30 At the high end of the range are cases where four to six years imprisonment have been imposed. These cases generally involve recidivist, with serious prior criminal records, or they involve “unprovoked” or “premeditated” assaults with no suggestion of any elements of consent or self-defence.
Conclusion
[43] I am satisfied that this case falls in the high end of the range of cases for assault causing bodily harm, for the following reasons:
(1) The attack was unprovoked; (2) The attack was, to some extent, pre-meditated, as Mr. Scaglione had to either follow or track down the victim after the benign driving incident; (3) Mr. Scaglione continued the assault after the initial punch which caused the victim to become unconscious. He beat and kicked a man who lay unconscious at his feet. He left his victim lying unconscious at the back of a dumpster, knowing that he was likely in need of medication attention; (4) Mr. Scaglione has been repeatedly convicted of serious crimes of violence; (5) The injuries inflicted upon the victim were multi-faceted and required surgical intervention.

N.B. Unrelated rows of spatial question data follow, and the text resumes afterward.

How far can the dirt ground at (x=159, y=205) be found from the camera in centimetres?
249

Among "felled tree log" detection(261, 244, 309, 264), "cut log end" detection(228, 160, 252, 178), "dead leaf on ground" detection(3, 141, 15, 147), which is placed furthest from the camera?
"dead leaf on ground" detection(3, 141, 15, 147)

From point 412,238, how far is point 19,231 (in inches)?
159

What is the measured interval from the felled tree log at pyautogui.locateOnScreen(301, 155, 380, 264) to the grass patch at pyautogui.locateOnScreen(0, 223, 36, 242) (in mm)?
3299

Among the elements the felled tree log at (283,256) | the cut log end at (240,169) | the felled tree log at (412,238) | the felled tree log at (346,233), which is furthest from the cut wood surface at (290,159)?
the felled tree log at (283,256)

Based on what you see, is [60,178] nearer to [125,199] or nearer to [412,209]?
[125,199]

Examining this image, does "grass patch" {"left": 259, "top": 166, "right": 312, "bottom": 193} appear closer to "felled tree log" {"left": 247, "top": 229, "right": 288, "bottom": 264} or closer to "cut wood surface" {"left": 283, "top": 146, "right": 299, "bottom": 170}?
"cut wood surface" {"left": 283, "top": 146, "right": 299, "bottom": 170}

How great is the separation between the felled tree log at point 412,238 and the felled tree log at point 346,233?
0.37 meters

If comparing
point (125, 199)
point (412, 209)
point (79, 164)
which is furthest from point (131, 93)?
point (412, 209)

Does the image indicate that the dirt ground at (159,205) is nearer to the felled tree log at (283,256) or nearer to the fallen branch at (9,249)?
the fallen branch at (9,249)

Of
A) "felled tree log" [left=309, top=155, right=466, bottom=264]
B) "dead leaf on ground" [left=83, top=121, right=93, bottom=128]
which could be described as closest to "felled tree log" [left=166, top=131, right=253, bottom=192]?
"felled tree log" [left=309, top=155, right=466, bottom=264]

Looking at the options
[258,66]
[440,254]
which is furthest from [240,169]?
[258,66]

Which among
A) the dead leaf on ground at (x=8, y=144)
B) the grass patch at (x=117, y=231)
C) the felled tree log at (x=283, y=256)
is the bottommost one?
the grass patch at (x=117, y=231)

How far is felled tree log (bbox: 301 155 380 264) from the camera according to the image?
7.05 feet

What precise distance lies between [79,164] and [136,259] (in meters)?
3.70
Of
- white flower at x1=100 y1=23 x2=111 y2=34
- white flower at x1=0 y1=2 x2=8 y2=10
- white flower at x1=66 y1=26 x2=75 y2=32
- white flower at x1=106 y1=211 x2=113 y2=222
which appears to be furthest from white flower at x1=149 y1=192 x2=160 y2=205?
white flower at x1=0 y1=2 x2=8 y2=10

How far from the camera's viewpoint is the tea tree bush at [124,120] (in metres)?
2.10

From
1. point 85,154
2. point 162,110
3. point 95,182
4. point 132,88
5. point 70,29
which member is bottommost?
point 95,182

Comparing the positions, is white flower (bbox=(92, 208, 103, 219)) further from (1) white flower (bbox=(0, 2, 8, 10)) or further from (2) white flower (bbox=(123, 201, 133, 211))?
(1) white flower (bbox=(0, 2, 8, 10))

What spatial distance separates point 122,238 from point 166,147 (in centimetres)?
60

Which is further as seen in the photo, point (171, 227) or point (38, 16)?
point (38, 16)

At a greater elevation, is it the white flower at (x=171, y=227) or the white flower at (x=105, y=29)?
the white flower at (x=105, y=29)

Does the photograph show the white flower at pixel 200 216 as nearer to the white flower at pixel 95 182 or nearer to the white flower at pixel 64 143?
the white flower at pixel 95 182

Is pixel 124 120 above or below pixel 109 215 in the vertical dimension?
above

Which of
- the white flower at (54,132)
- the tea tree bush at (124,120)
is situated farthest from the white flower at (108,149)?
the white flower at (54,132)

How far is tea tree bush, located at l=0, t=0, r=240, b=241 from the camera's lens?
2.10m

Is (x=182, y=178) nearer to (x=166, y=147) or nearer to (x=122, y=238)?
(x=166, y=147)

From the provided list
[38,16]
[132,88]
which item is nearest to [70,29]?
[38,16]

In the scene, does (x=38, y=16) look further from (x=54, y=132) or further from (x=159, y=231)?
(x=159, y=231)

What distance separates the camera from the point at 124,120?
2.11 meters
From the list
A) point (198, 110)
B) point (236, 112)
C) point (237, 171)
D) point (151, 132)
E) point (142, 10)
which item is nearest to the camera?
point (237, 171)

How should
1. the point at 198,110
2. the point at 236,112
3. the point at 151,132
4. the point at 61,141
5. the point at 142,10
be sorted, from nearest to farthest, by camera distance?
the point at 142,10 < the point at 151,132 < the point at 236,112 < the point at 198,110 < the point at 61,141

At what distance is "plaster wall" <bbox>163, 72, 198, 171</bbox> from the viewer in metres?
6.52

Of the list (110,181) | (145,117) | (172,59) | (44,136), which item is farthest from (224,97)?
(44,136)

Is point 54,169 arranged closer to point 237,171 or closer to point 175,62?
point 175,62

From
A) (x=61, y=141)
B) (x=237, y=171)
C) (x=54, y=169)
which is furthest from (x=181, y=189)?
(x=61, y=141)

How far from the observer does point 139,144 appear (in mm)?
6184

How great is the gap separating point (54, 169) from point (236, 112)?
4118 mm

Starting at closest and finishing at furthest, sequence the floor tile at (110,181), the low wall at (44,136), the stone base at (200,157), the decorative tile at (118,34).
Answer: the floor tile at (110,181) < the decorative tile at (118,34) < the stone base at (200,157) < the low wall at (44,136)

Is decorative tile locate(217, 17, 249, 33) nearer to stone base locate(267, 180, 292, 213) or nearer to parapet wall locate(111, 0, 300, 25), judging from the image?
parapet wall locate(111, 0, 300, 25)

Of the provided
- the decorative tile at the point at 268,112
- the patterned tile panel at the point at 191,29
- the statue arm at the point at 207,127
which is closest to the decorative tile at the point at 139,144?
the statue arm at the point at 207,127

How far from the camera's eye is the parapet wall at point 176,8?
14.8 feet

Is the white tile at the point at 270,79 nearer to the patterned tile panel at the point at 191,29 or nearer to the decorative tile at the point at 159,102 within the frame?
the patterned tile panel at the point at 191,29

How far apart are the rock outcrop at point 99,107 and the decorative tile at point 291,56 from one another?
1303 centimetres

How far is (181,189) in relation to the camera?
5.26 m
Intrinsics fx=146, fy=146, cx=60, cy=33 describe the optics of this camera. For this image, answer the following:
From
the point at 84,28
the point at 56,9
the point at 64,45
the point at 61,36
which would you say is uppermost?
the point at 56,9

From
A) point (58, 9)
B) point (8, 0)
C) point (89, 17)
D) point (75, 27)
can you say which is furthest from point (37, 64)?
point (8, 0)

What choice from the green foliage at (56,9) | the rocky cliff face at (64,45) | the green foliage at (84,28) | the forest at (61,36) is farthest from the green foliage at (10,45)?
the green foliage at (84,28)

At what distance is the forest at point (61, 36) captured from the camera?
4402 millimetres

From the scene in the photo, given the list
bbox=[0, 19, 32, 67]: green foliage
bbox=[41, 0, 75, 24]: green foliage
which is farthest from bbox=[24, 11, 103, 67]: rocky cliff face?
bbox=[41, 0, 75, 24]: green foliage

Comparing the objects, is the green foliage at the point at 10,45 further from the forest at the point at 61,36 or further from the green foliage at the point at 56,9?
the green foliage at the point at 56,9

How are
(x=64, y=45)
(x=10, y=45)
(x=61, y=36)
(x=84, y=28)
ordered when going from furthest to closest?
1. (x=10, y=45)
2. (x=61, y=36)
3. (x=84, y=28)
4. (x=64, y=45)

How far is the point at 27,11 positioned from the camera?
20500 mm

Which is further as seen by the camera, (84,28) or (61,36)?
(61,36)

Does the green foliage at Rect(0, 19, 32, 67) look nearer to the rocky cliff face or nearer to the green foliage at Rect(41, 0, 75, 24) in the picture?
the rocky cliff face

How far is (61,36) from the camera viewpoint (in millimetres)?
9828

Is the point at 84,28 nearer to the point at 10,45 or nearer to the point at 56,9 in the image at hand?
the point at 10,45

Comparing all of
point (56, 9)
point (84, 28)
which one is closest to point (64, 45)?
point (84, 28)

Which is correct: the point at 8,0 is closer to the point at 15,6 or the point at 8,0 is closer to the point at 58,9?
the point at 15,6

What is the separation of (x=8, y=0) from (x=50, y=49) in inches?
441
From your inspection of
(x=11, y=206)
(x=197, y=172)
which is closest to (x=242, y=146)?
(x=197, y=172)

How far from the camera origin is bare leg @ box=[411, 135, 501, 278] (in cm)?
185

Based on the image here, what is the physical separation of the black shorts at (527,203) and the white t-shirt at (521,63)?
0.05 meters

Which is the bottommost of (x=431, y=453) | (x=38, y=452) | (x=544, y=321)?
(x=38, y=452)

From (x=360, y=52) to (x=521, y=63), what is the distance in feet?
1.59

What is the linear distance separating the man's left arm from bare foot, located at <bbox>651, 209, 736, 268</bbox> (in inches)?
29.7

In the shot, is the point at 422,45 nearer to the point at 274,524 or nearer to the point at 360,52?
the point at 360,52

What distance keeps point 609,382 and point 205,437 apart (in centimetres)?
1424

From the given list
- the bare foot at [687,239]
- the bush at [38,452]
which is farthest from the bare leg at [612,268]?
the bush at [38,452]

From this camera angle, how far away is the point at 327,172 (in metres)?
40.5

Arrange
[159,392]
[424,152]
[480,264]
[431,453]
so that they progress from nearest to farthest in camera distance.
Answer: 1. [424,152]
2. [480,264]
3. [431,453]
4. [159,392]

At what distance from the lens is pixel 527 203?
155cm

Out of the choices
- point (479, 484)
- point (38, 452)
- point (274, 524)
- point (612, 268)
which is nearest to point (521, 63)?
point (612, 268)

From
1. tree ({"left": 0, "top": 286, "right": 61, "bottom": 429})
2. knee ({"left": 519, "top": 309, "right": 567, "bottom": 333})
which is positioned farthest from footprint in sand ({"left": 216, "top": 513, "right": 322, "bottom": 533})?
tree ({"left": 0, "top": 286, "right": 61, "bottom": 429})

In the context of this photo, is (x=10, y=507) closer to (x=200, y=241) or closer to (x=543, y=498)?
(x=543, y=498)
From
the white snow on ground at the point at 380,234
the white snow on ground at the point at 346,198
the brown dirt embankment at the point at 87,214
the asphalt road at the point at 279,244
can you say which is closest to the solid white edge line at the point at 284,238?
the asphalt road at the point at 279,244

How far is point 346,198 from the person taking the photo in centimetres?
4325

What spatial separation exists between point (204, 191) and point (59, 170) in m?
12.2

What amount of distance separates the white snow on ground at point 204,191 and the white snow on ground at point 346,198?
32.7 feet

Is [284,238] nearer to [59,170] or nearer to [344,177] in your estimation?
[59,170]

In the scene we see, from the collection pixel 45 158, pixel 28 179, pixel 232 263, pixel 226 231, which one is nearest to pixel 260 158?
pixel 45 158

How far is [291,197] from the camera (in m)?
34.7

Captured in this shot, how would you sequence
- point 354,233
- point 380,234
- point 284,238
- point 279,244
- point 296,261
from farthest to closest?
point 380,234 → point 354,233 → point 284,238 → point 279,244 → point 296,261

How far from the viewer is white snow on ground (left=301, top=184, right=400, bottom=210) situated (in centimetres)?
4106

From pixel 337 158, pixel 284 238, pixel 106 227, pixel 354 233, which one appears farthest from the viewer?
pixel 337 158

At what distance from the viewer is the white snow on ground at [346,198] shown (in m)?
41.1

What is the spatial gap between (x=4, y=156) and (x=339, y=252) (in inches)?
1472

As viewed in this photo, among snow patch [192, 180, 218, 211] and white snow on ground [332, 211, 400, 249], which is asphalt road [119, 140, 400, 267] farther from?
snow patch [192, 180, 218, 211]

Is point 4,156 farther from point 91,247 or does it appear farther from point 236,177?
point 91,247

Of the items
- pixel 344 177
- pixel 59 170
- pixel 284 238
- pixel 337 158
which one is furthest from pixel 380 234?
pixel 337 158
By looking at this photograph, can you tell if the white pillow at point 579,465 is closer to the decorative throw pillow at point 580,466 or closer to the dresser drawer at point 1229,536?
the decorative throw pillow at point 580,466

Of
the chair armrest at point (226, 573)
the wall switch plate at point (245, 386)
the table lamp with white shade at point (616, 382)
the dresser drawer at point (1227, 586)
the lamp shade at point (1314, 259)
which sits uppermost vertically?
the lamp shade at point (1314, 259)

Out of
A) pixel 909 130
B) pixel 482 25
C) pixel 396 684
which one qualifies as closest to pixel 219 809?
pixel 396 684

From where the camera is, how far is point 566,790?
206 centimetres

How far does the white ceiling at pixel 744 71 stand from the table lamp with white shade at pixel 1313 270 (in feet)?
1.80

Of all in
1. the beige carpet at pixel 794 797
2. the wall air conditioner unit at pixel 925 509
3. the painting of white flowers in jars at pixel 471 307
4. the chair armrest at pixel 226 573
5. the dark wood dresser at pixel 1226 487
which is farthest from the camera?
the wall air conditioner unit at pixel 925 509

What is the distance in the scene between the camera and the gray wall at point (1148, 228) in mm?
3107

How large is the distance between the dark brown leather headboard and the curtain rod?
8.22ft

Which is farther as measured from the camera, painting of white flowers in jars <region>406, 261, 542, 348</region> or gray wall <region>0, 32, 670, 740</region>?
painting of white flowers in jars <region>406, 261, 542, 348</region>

[44] The appropriate sentence in all of the circumstances (with significant consideration of the guilty plea and COVID issues) is as follows:
(1) Re the assault causing bodily harm, a custodial sentence of 810 days (approx. 27 months) less 229 days of enhanced presentence custody for a remnant sentence of 581 days; plus, a DNA order and s. 109 order for life. (2) Re the breach of release order, a custodial sentence of 90 days (approx. 3 months) consecutive to the assault causing bodily harm. (3) The total sentence remaining time to be served is 671 days in custody.
Released: June 28, 2021 Signed: Justice Angela L. McLeod
[1] The CPIC information is unclear. There are duplicated entries for multiple convictions.